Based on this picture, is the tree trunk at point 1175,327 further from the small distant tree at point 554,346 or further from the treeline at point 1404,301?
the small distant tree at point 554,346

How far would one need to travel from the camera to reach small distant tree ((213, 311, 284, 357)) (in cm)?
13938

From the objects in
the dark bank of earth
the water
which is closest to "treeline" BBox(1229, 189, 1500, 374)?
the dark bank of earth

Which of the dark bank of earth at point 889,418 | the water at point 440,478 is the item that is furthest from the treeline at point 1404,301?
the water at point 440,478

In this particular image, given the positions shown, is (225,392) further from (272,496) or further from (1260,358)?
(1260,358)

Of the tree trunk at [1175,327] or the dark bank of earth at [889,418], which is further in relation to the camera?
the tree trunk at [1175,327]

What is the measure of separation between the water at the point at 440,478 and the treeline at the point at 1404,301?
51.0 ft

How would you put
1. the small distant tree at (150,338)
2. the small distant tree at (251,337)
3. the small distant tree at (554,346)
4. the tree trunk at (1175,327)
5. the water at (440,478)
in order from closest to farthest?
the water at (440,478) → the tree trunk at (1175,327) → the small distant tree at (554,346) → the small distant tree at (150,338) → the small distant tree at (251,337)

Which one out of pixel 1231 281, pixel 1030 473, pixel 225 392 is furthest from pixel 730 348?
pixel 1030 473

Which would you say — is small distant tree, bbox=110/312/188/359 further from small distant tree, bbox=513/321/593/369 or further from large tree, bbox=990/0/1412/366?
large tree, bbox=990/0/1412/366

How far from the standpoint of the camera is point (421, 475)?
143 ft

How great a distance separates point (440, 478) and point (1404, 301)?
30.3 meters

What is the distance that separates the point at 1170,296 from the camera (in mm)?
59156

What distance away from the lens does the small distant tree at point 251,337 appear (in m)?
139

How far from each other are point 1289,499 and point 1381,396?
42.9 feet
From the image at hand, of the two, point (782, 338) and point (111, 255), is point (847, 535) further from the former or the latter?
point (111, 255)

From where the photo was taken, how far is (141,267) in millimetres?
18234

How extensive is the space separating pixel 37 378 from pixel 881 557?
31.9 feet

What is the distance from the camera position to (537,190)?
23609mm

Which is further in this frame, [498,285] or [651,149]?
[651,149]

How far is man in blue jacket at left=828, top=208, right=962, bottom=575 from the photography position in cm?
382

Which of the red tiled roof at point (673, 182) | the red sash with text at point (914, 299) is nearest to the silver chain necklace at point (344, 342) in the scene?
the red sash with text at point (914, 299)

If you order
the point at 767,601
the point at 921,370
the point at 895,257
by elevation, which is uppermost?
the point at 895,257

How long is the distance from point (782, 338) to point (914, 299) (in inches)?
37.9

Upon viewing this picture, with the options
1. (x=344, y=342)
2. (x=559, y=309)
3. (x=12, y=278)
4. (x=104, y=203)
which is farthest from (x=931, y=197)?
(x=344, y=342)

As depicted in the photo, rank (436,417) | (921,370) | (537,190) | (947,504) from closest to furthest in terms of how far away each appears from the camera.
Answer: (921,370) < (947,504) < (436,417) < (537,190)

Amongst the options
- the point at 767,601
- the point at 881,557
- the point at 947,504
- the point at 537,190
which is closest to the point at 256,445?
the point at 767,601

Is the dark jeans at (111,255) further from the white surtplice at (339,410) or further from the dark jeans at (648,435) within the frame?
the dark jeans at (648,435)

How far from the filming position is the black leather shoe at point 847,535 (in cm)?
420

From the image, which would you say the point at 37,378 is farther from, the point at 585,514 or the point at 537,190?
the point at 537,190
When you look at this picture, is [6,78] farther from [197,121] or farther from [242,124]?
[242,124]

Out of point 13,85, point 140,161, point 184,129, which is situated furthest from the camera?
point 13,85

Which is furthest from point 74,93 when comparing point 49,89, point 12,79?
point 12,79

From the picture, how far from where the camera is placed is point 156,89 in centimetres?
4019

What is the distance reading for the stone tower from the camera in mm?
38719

★ ★ ★ ★ ★

#### Exercise requirements
Begin at the line containing "As depicted in" and reproduce each line through the end of the records above.

#### Complete answer
As depicted in the photo, rank (436,417) | (921,370) | (537,190) | (947,504) from closest to furthest in terms of how far away each appears from the camera.
Answer: (921,370) < (947,504) < (436,417) < (537,190)

Amongst the options
- the point at 767,601
- the point at 881,557
- the point at 947,504
- the point at 537,190
which is closest to the point at 256,445?
the point at 767,601

Is the dark jeans at (111,255) further from the white surtplice at (339,410) or further from the dark jeans at (648,435) within the frame?
the dark jeans at (648,435)

How far from the filming position is the black leather shoe at point 847,535 (in cm)?
420

From the image, which would you say the point at 37,378 is farther from, the point at 585,514 or the point at 537,190?
the point at 537,190
When you look at this picture, is [6,78] farther from [197,121] or farther from [242,124]?
[242,124]

Out of point 13,85, point 140,161, point 184,129, which is situated furthest from the camera?
point 13,85

Which is furthest from point 74,93 when comparing point 49,89, point 12,79?
point 12,79

From the picture, how far from where the camera is placed is point 156,89 in centimetres?
4019

What is the distance reading for the stone tower from the camera in mm?
38719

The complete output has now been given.